Search code examples
pythondeploymentpytorchaws-app-runner

AWS Apprunner Failing Health Check when pytorch is involved. But container works well on local


I have been experimenting with AWS app runner. I found a basic tutorial code that uses flask. Here is the code :

from flask import render_template
from flask import Flask

app = Flask(__name__)

@app.route('/')
def home():
    return render_template('index.html')

@app.route('/app')
def blog():
    return "Hello, from App!"



if __name__ == '__main__':
    app.run(threaded=True,host='0.0.0.0',port=80)

and here is the docker file

FROM python:3.7-slim

COPY ./requirements.txt /app/requirements.txt

WORKDIR /app

RUN pip install -r requirements.txt

COPY . /app

EXPOSE 80

ENTRYPOINT [ "python" ]

CMD [ "app.py" ]

I easily managed to deploy this setup on Apprunner. However, when I tried to deploy my app it was throwing me an error related to a health check. But my local container worked fine without errors. So it means there compatibility issue with apprunner.
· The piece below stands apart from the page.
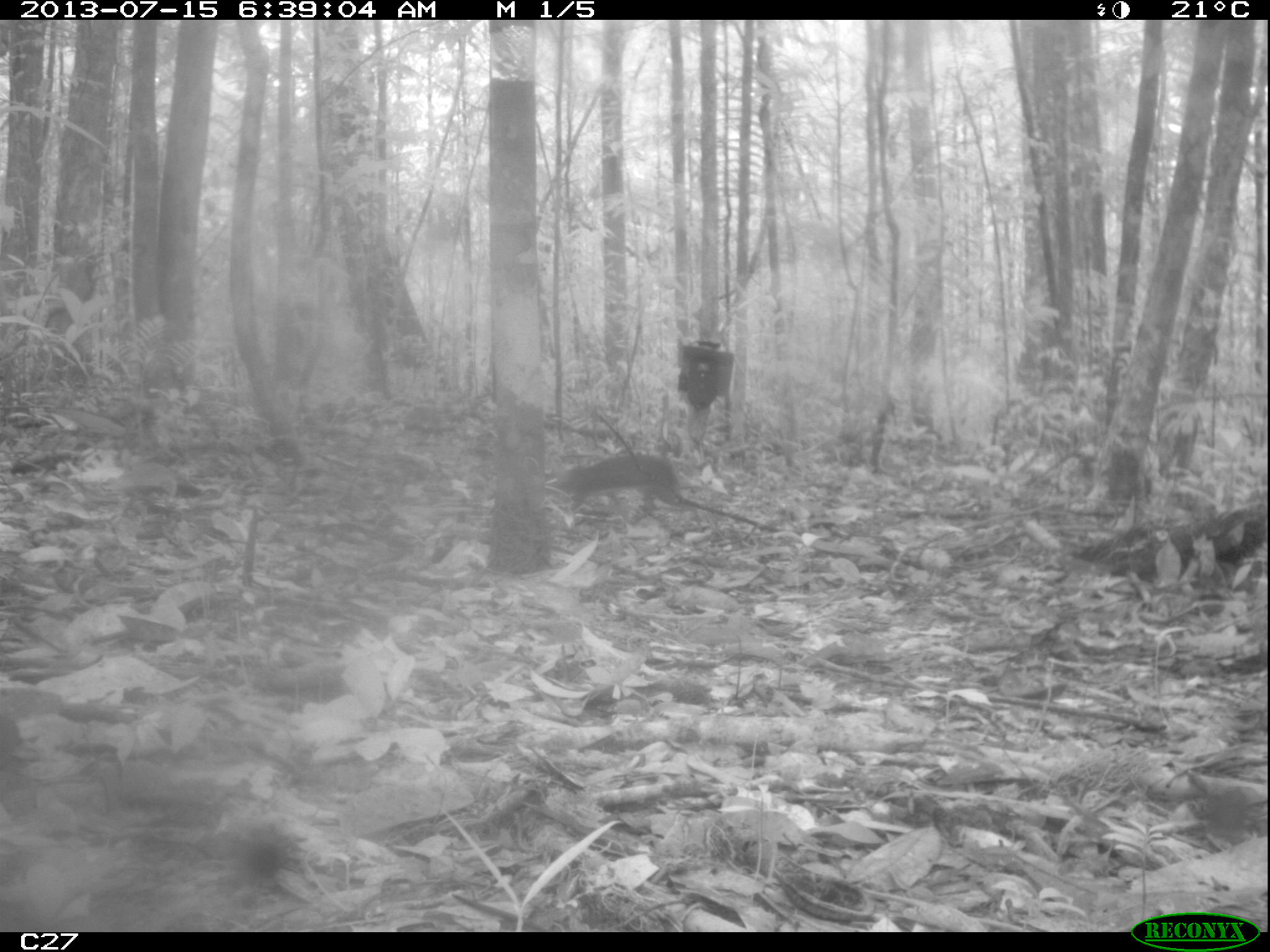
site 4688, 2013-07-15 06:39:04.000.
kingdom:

09-19-2023 08:10:37 PM [AppRunner] Deployment with ID : da2bb9----- failed. Failure reason : Health check failed. 09-19-2023 08:10:25 PM [AppRunner] Health check failed on port '80'. Check your configured port number. For more information, read the application logs. 09-19-2023 08:04:14 PM [AppRunner] Performing health check on port '80'. 09-19-2023 08:04:04 PM [AppRunner] Provisioning instances and deploying image for publicly accessible service. 09-19-2023 08:03:53 PM [AppRunner] Successfully copied the image from ECR. 09-19-2023 07:52:50 PM [AppRunner] Deployment Artifact :- Repo Type: ECR; Image URL : 218512261774.dkr.ecr.us-west-2.amazonaws.com/test7; Image Tag : new 09-19-2023 07:52:50 PM [AppRunner] Deployment with ID : da2bb9532------- started. Triggering event: SERVICE_CREATE

I tried to pinpoint the reason and in the end, I ended up deploying 7 different images with various code configurations. In the end, I ended up creating minimal replication of the issue by adding torch=2.0.1 dependency (i was experimenting with python 3.10, but everything else was same ) to the requirements.txt file

I also tried with python3.10. passes health check without torch, fails with torch installed. I also experimented with different ports.

My question is what might be the cause of this issue and how may I fix it. I must say I am quite new to containers and AWS deployment. but I have done my research and couldnt find any solution


Solution

  • It works without a problem if you use cpu version of Pytorch. Add this line to dockerfile just after the requirements.txt. (And if you have other dependencies which are using torch, also add them after this line so they will be installed based on this version of the torch. )

    RUN pip3 install torch torchvision torchaudio --index-url https://download.pytorch.org/whl/cpu

    (add all of it. https://download.pytorch.org/whl/cpu link included)